→ **Excerto do texto**
Segundo o estudo “Gen Z and Millennial Survey 2023”, divulgado em agosto pela consultora Deloitte, quase metade (44%) dos jovens entre os 19 e os 28 anos acumulam dois empregos para conseguirem honrar compromissos financeiros. Para os que conciliam o trabalho com os estudos, a tarefa é ainda mais difícil, admite Bárbara Barroso.
“O que vou observando é que os estudantes que trabalham fazem-no mesmo por necessidade e não por opção. E em Portugal não há muitos 'part-time': é uma grande diferença em relação aos outros estados-membros porque, para as empresas, não compensa. Se eu tiver mil euros de salário e dividi-lo por duas pessoas, o custo para a empresa aumenta: a rotatividade, o trabalho estar distribuído por duas pessoas... é mais complexo em termos logísticos e de custos. Não é à toa que muitos jovens portugueses trabalham em cadeias de hambúrgueres ou em call-centers, porque permitem os turnos, mas são trabalhos muito intensivos e depois torna-se difícil”.
Choque geracional: mais velhos não entendem opções financeiras dos filhos
Em Portugal, mais de 70% dos jovens continuou a viver em casa dos pais em 2022, sendo o terceiro caso mais grave entre os países da Organização para a Cooperação e Desenvolvimento Económico (OCDE). Talvez por este motivo, sublinha Bárbara Barroso, esta geração opte por poupar mais "para ter experiências como viajar e ir a concertos", do que para ter uma casa, "opções que nem todos os pais, tios e avós entendem".

[Perguntas sobre cenas retratadas]
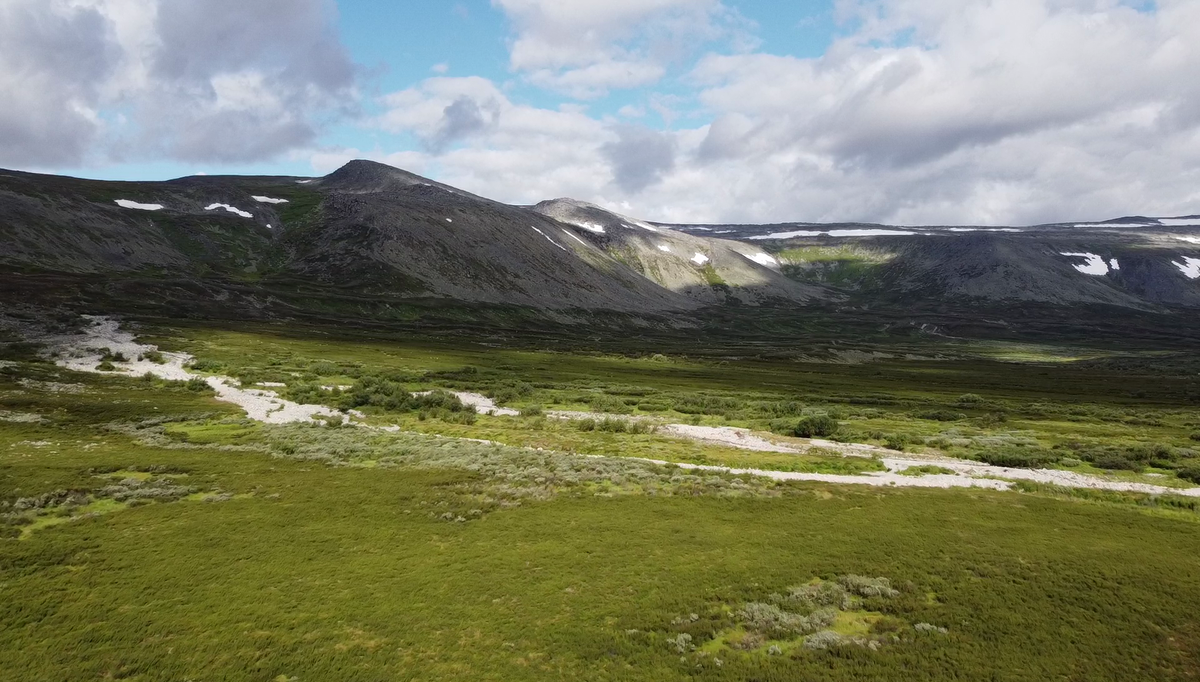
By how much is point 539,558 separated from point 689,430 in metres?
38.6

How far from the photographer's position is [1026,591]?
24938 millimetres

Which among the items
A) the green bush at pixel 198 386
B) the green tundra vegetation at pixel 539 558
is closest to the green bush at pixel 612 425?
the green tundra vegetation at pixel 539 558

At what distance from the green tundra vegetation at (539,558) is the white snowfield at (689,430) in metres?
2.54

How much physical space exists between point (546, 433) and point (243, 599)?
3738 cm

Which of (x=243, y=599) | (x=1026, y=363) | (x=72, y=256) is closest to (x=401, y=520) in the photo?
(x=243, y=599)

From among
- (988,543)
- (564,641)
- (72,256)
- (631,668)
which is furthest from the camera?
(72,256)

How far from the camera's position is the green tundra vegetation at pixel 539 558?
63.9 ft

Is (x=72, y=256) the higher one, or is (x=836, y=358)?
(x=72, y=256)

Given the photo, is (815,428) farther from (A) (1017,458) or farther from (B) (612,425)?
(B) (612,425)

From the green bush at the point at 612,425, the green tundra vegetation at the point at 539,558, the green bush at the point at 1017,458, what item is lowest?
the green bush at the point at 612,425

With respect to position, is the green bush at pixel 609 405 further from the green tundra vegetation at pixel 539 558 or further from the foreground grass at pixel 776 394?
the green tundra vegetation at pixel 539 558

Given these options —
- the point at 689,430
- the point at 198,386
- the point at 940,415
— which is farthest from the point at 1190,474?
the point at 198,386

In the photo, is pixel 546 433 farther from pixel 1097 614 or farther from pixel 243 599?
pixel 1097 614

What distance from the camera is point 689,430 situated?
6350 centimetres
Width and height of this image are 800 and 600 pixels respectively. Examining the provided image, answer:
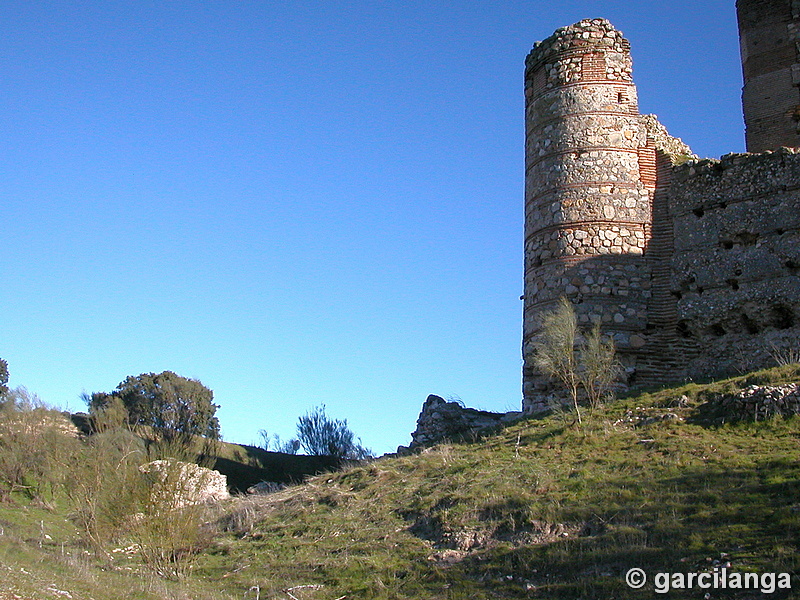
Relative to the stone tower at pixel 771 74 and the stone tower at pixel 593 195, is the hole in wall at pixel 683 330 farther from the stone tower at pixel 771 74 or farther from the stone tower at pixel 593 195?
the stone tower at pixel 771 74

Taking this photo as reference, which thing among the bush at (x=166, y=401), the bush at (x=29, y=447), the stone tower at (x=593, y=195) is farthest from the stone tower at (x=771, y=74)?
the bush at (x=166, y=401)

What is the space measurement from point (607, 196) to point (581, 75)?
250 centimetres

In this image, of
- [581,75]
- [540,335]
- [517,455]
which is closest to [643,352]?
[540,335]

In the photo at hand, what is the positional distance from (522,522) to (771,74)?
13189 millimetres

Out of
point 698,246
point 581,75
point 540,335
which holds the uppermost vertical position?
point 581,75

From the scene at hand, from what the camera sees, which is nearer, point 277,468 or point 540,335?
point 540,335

--

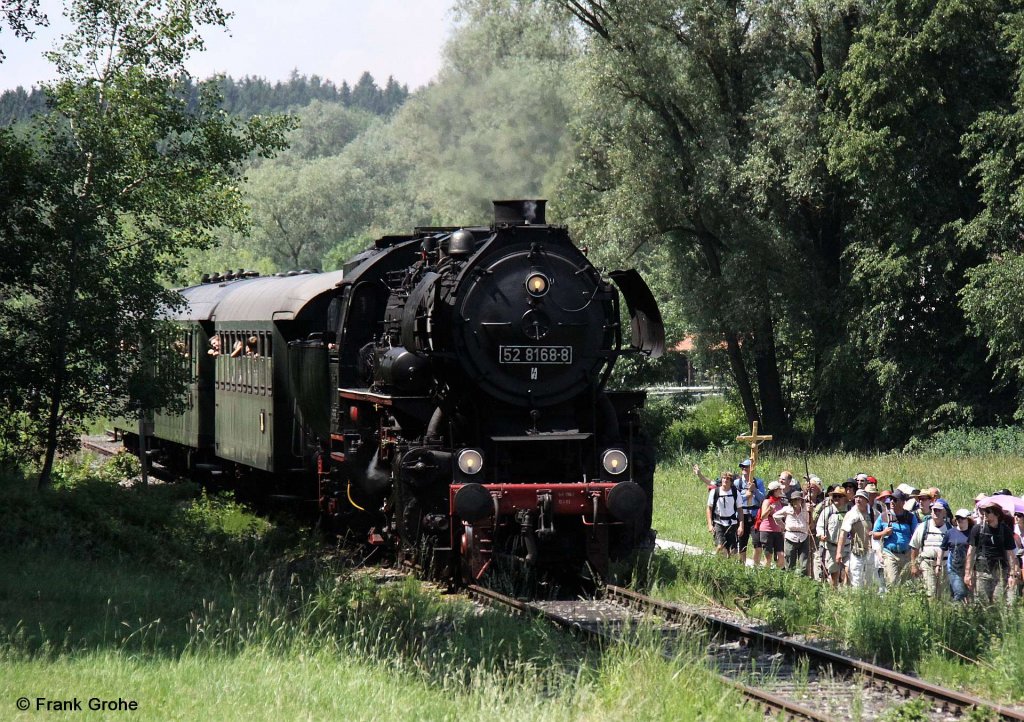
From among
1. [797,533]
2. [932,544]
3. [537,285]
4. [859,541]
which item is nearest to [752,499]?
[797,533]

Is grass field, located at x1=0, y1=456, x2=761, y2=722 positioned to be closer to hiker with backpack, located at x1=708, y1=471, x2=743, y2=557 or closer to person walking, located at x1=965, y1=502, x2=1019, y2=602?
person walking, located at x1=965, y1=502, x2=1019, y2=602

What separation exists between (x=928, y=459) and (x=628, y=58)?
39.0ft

→ **Exercícios propostos**
(1) Responda às seguintes perguntas sobre o texto acerca dos jovens e do trabalho.
(a) Segundo o estudo da Deloitte, que percentagem dos jovens entre os 19 e os 28 anos acumula dois empregos?
(b) Em que tipos de trabalho, segundo Bárbara Barroso, muitos jovens portugueses estão empregados?
(c) Que posição ocupou Portugal entre os países da OCDE quanto aos jovens que viviam em casa dos pais em 2022?
(2) Atualize o trecho do texto sobre os jovens e o trabalho que começa em "Segundo o estudo" e continua até "admite Bárbara Barroso.", trocando "dois empregos" por "vários empregos".
(3) Escreva a continuação do texto sobre os jovens e o trabalho a partir do ponto em que termina.

→ **Respostas por exercício**
(1)
(a) 44%.
(b) Em cadeias de hambúrgueres ou em call-centers.
(c) Foi o terceiro caso mais grave.

(2)
Segundo o estudo “Gen Z and Millennial Survey 2023”, divulgado em agosto pela consultora Deloitte, quase metade (44%) dos jovens entre os 19 e os 28 anos acumulam vários empregos para conseguirem honrar compromissos financeiros. Para os que conciliam o trabalho com os estudos, a tarefa é ainda mais difícil, admite Bárbara Barroso.

(3)
"É claro que os jovens gostariam de ter as duas coisas, mas perante o cenário de terem de esperar um ano, dois, dez ou vinte para ter uma casa, eles preferem viver a vida. Ou seja, já que o dinheiro é pouco, e eu não sei com que idade vou conseguir ter uma casa, ou sequer se quero viver cá, pelo menos vou ter as experiências. Para os mais velhos que fizeram muitos sacrifícios, como viver no campo, ter dois ou três trabalhos, não viajar ou não ver o mar, é difícil entender que um jovem não queira abdicar de ir ver o seu artista preferido e que aquilo seja o seu escape, a sua praia em agosto. Há um choque geracional", reconhece.
No entanto, para se poupar "temos de fazer sacrifícios", alerta Bárbara Barroso, que recorre às palavras do economista João César das Neves para deixar um aviso aos jovens: "Não há almoços grátis". "Se sabemos que a manta é curta, se não dá para ir a cinco concertos, vamos só a um. Ou então vamos fazer voluntariado ou trabalhar no concerto, porque conseguimos ver e ouvir. Eu fiz isso enquanto jovem". A este desafio, junta-se outro, mas para os pais: têm de aprender a dizer não.
"É claro que no subconsciente os jovens pensam 'disseram-me que sou a geração mais bem preparada, mas sou também a mais mal paga, onde é que eu falhei?' e os pais estão a tentar compensar os filhos, não é por mal, mas é um amor que pode não estar a ajudar. É uma geração de pais a pôr a almofada financeira. O 'não' é extremamente importante. É difícil dizer 'não', ninguém gosta, mas o 'não' é muito necessário e constrói carácter. Na questão da habitação, os pais já deram o coração todo, não conseguem dar mais."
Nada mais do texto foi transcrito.